Datensicherung auf Cloud

Sicherung in der Cloud

Databackup in der Cloud - Das Back-up für Firmenkunden Täglich werden in den Betrieben unterschiedliche Arten von Informationen verarbeitet. Die Datenmengen wachsen im Laufe der Zeit. Einerseits muss der konstante Datenfluss und das Dokumentmanagement effektiv und klar organisiert werden. Andererseits geht kein Weg an der Sicherheit des Datenverkehrs vorbei. Außerdem ist eine regelmässige Datensicherung erforderlich.

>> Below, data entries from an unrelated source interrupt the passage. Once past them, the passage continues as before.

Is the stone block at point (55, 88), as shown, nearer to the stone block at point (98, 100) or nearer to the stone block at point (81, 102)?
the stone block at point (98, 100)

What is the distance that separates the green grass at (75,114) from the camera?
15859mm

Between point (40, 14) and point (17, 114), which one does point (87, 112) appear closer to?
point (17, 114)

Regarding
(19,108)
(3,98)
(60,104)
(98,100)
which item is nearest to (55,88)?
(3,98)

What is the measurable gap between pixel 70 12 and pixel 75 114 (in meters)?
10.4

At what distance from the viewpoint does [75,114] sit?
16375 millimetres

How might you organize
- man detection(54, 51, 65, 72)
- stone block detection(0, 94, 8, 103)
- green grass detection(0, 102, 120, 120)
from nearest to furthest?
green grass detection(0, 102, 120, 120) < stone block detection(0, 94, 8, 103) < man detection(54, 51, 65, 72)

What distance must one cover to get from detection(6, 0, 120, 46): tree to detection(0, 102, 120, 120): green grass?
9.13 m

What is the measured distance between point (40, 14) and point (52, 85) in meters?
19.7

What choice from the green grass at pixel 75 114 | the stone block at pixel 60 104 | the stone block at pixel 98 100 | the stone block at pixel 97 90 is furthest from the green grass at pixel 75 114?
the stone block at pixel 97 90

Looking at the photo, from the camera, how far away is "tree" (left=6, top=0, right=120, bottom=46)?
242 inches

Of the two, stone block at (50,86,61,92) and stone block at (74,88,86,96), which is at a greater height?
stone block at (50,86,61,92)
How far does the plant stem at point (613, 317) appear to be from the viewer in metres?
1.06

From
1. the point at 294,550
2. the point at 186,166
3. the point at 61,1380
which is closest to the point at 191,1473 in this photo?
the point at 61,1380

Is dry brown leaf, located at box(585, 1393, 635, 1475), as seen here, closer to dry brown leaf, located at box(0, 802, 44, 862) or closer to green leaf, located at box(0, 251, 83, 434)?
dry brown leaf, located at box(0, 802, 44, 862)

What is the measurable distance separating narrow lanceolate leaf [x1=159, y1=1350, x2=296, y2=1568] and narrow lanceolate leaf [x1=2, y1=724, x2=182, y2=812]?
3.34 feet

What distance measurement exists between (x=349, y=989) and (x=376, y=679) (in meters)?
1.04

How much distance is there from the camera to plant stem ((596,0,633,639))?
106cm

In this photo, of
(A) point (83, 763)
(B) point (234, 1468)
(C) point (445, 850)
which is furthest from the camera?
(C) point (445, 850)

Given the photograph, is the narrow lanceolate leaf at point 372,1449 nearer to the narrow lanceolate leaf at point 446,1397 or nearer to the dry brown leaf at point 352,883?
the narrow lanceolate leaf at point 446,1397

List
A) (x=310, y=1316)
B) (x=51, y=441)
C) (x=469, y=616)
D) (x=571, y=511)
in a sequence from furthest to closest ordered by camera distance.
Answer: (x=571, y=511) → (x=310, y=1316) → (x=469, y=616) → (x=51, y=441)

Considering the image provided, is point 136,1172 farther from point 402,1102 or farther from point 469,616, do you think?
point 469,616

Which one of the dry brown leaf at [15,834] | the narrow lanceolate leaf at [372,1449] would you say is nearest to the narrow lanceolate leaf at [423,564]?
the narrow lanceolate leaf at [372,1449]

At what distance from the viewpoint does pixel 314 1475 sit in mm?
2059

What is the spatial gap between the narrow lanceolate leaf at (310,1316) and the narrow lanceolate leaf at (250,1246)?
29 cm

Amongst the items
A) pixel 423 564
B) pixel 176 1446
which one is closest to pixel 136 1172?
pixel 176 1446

Hierfür gibt es zwei Möglichkeiten: Der Mindeststandard ist ein lokaler Datenträger, die Datensicherung in der Cloud ist noch besser. Wie sieht eine Datensicherung in der Cloud aus? Es gibt nichts Schlimmeres als den Datenverlust vertraulicher Informationen. Es ist unerheblich, ob es sich um einen unternehmensinternen Austausch im Sinne von Geschäftsprozessen oder um einen externen Kundendatenaustausch auswirkt.

Datensicherung in der Cloud bezieht sich in der Regel auf die Speicherung von Daten über das Intranet. Grundvoraussetzung ist eine einfache Internetverbindung und ein Konto bei einem geeigneten Cloud Service Provider. ¿Wie läuft ein Online-Backup ab? Das Datenbackup findet im Rechenzentrum eines Providers statt. Dies bezieht sich nicht auf Cloud-Provider wie z. B. Deployment, Google Drive oder Ofedrive.

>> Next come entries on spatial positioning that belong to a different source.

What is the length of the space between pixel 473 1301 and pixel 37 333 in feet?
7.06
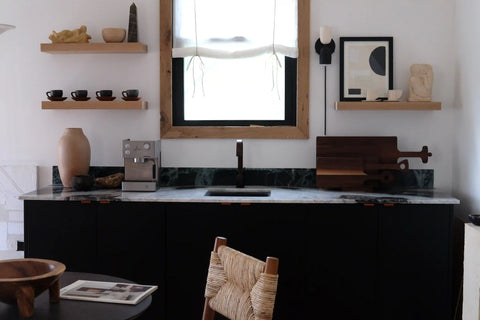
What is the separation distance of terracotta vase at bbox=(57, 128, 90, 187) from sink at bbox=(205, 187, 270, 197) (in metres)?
0.91

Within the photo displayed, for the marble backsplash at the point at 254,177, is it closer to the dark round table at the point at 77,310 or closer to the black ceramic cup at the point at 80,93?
the black ceramic cup at the point at 80,93

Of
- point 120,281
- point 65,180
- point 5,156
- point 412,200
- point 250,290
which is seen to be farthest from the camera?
point 5,156

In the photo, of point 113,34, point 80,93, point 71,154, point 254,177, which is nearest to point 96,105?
point 80,93

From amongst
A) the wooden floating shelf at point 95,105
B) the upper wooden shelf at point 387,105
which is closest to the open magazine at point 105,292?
the wooden floating shelf at point 95,105

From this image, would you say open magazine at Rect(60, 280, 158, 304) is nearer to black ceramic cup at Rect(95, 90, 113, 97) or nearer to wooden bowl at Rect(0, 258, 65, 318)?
wooden bowl at Rect(0, 258, 65, 318)

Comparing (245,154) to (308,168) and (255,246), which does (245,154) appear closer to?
(308,168)

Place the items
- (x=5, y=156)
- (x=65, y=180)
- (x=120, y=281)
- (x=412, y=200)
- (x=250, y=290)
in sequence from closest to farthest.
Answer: (x=250, y=290), (x=120, y=281), (x=412, y=200), (x=65, y=180), (x=5, y=156)

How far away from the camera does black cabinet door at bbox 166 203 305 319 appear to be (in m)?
4.09

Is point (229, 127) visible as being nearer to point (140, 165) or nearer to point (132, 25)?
point (140, 165)

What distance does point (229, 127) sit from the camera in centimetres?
471

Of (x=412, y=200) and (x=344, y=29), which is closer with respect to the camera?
(x=412, y=200)

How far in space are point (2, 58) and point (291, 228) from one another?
2485mm

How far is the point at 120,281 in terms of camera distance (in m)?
2.82

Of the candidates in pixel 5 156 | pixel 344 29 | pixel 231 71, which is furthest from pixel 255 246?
pixel 5 156
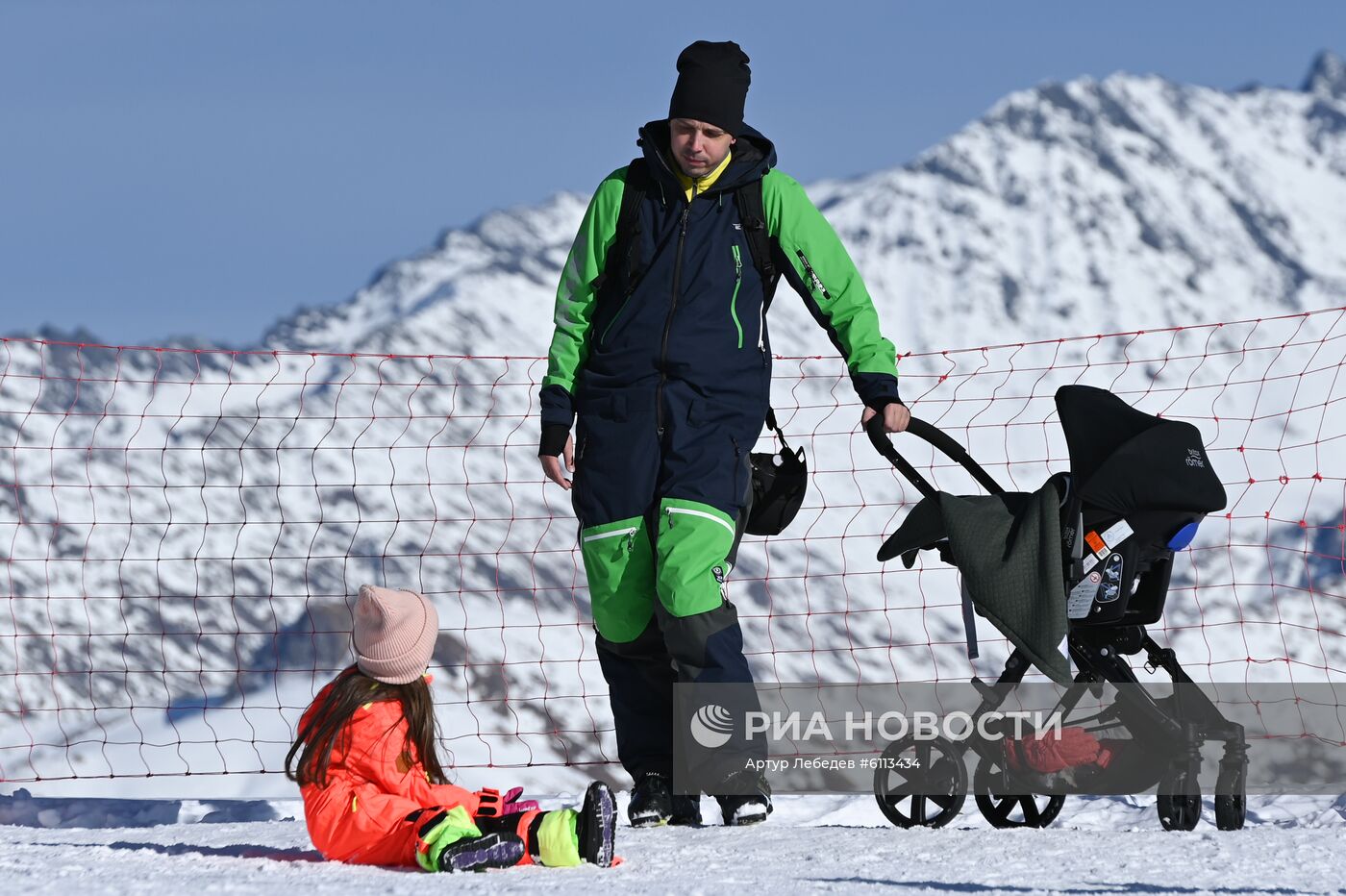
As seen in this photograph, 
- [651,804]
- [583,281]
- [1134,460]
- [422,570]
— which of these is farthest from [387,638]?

Sie dienen in erster Linie dazu, die Daten zu kopieren oder kurz zu speichern. Im Gegensatz dazu werden bei der Online-Backup alle Daten gesichert, unabhängig davon, ob sie verändert oder ergänzt wurden. Sogar wenn die lokalen Daten unwiderruflich entfernt werden, verbleiben sie in der Online-Sicherung. Darüber hinaus gibt es in der Regel mehrere Sicherungen der Akten, so dass im Ernstfall auf eine andere Datensicherung in der Cloud zurückgegriffen werden kann.

Sobald die Datenhaltung in der Cloud einmal eingestellt ist, müssen Sie sich um nichts mehr sorgen. Mit einem Client übermitteln Sie Ihre Messdaten vollautomatisch, ohne eine Harddisk oder Ähnliches mit Ihrem Computer verbinden zu müssen. Damit Sie Ihre Datensicherung nie aus den Augen verlieren. Diese Form der Datensicherung ist auch für mobile Geräte, die permanent im Gebrauch sind, ideal.

Nachteilig bei der Online-Sicherung ist, dass immer eine Internet-Verbindung bestehen muss, um die gesammelten Informationen in die Cloud zu übertragen. Darüber hinaus ist auch die Übertragungsrate ausschlaggebend. Insbesondere bei niedrigen Bandwerten nimmt die erste Sicherung Ihrer Dateien je nach Datenmenge mehrere Tage in Anspruch. Sie sollten auch sorgfältig darüber nachdenken, bei welchem Provider Sie Ihre Dateien speichern wollen.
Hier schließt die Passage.